Amlodipine; Valsartan; Hydrochlorothiazide, HCTZ: Moderate Additive hypokalemia may occur when non-potassium sparing diuretics, including thiazide diuretics, are coadministered with other drugs with a significant risk of hypokalemia, such as corticosteroids. Amoxicillin; Clarithromycin; Omeprazole: Moderate Monitor for corticosteroid-related adverse effects if coadministration is necessary.

Amphotericin B cholesteryl sulfate complex ABCD : Moderate The potassium-wasting effects of corticosteroid therapy can be exacerbated by concomitant administration of other potassium-depleting drugs including amphotericin B.
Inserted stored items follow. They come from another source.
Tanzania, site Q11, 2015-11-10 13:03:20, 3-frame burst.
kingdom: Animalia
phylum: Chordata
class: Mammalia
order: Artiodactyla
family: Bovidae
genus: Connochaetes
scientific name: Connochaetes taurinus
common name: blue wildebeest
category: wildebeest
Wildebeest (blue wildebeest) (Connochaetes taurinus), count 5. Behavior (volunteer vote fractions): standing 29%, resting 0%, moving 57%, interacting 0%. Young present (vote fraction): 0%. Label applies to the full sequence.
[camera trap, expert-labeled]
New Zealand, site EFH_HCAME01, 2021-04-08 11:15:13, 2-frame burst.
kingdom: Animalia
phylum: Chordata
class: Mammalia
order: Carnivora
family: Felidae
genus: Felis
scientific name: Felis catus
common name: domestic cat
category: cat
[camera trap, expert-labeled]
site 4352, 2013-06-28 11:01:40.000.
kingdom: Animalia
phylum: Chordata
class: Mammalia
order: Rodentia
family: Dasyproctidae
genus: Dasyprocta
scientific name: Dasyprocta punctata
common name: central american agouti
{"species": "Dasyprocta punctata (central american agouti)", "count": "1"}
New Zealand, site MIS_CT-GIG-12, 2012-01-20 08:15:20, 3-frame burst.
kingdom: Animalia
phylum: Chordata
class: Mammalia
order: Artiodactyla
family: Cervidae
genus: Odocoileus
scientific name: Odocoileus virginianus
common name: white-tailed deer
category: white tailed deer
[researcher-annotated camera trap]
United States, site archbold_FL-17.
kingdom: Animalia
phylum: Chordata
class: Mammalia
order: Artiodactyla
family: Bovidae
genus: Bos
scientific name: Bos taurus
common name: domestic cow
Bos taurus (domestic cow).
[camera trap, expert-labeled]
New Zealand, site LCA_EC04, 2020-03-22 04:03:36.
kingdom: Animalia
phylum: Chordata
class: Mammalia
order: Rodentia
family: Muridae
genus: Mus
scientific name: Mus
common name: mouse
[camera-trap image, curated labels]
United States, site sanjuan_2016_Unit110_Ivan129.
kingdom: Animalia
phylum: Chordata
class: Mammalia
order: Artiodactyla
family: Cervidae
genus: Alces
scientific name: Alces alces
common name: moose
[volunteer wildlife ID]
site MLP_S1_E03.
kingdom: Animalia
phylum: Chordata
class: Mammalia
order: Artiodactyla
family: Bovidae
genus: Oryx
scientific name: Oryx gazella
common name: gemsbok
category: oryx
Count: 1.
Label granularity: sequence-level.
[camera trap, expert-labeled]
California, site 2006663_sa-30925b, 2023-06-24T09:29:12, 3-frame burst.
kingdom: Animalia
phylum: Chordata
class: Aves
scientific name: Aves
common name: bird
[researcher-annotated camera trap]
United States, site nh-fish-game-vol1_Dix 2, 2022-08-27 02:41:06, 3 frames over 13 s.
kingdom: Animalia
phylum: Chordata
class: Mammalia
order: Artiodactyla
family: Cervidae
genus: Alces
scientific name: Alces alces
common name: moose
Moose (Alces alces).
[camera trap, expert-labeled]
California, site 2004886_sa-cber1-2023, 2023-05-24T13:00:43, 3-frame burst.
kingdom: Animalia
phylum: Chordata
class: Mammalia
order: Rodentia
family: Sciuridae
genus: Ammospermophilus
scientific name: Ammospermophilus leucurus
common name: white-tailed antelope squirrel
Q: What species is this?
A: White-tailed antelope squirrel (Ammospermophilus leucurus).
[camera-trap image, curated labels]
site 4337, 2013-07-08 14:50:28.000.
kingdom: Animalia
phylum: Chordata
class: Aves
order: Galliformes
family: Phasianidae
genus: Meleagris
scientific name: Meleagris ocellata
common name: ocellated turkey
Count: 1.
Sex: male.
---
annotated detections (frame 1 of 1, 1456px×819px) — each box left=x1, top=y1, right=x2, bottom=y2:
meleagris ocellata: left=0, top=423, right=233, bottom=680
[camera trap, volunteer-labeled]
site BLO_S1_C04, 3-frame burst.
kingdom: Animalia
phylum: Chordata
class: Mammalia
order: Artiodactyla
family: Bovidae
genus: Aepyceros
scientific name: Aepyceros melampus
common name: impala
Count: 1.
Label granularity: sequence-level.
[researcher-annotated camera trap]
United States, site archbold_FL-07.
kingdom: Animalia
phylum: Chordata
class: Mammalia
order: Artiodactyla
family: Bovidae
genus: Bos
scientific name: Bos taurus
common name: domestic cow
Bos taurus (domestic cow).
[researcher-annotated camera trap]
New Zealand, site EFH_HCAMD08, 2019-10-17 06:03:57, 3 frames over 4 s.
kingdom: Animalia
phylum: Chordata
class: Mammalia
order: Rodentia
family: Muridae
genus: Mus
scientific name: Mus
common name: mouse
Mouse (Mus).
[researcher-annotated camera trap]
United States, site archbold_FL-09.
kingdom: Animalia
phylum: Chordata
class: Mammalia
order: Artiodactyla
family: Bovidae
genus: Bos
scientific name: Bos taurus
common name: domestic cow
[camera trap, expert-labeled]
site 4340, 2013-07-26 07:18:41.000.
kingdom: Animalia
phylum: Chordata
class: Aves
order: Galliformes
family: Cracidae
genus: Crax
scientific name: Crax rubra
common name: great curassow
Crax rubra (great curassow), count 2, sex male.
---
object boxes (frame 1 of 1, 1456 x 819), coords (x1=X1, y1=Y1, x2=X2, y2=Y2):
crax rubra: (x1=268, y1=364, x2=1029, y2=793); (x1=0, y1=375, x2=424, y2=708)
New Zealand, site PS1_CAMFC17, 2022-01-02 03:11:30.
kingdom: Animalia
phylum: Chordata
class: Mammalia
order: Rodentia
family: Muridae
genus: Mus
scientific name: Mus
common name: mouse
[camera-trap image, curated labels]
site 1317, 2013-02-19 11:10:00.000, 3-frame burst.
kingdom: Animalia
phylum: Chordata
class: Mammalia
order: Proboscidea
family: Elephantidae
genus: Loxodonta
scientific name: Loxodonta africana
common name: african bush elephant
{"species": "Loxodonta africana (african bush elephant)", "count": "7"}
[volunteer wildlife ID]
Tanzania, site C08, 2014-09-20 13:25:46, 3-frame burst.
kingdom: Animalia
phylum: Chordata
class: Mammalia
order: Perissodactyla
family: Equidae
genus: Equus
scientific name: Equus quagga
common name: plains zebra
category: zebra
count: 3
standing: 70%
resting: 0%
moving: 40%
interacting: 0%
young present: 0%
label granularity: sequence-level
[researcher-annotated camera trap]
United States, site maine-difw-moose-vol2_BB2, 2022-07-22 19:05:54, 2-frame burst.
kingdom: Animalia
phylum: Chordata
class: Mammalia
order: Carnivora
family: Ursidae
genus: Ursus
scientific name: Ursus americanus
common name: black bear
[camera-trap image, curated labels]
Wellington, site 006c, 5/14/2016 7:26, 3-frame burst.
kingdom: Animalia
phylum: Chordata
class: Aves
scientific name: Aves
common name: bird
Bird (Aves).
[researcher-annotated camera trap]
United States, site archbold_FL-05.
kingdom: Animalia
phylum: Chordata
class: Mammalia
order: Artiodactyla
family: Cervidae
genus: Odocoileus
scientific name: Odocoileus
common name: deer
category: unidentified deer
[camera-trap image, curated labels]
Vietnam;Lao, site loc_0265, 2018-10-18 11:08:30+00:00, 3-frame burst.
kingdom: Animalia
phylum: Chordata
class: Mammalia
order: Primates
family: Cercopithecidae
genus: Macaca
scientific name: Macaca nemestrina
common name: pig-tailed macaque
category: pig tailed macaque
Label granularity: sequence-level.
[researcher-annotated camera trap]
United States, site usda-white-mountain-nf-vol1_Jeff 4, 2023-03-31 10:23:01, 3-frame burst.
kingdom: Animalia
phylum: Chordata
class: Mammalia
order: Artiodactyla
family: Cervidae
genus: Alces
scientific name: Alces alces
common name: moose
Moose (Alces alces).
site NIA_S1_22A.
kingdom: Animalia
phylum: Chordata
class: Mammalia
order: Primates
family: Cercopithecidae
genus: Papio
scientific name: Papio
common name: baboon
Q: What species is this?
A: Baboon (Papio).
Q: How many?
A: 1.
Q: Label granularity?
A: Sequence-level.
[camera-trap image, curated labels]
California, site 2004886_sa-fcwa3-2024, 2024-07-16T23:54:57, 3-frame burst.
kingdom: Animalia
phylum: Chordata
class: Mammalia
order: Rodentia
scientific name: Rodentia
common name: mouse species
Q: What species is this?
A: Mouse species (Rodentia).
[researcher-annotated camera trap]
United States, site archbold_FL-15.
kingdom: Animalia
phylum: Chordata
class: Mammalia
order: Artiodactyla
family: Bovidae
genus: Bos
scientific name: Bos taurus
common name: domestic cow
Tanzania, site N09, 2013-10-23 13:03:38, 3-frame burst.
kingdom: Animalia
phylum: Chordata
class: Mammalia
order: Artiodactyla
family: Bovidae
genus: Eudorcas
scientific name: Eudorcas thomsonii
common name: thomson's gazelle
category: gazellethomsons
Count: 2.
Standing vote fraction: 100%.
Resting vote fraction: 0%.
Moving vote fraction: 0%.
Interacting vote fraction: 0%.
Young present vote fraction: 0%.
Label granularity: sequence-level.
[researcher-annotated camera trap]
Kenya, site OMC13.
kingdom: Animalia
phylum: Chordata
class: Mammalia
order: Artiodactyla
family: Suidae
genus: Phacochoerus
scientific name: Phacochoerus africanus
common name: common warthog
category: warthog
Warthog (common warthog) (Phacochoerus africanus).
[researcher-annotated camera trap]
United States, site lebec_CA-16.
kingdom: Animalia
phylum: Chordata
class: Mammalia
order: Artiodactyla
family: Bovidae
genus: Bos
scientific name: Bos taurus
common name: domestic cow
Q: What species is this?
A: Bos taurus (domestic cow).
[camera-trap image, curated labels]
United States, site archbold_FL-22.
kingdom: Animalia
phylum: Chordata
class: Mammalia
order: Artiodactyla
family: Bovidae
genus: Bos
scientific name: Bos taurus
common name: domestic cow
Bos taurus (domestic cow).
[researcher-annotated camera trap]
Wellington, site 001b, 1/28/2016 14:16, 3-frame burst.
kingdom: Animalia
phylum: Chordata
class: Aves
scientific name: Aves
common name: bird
Serum potassium levels should be monitored in patients receiving these drugs concomitantly. Amphotericin B lipid complex ABLC : Moderate The potassium-wasting effects of corticosteroid therapy can be exacerbated by concomitant administration of other potassium-depleting drugs including amphotericin B.

Amphotericin B liposomal LAmB : Moderate The potassium-wasting effects of corticosteroid therapy can be exacerbated by concomitant administration of other potassium-depleting drugs including amphotericin B. Amphotericin B: Moderate The potassium-wasting effects of corticosteroid therapy can be exacerbated by concomitant administration of other potassium-depleting drugs including amphotericin B. Argatroban: Moderate Concomitant use of systemic sodium chloride, especially at high doses, and corticosteroids may result in sodium and fluid retention.

Assess sodium chloride intake from all sources, including intake from sodium-containing intravenous fluids and antibiotic admixtures. Carefully monitor sodium concentrations and fluid status if sodium-containing drugs and corticosteroids must be used together.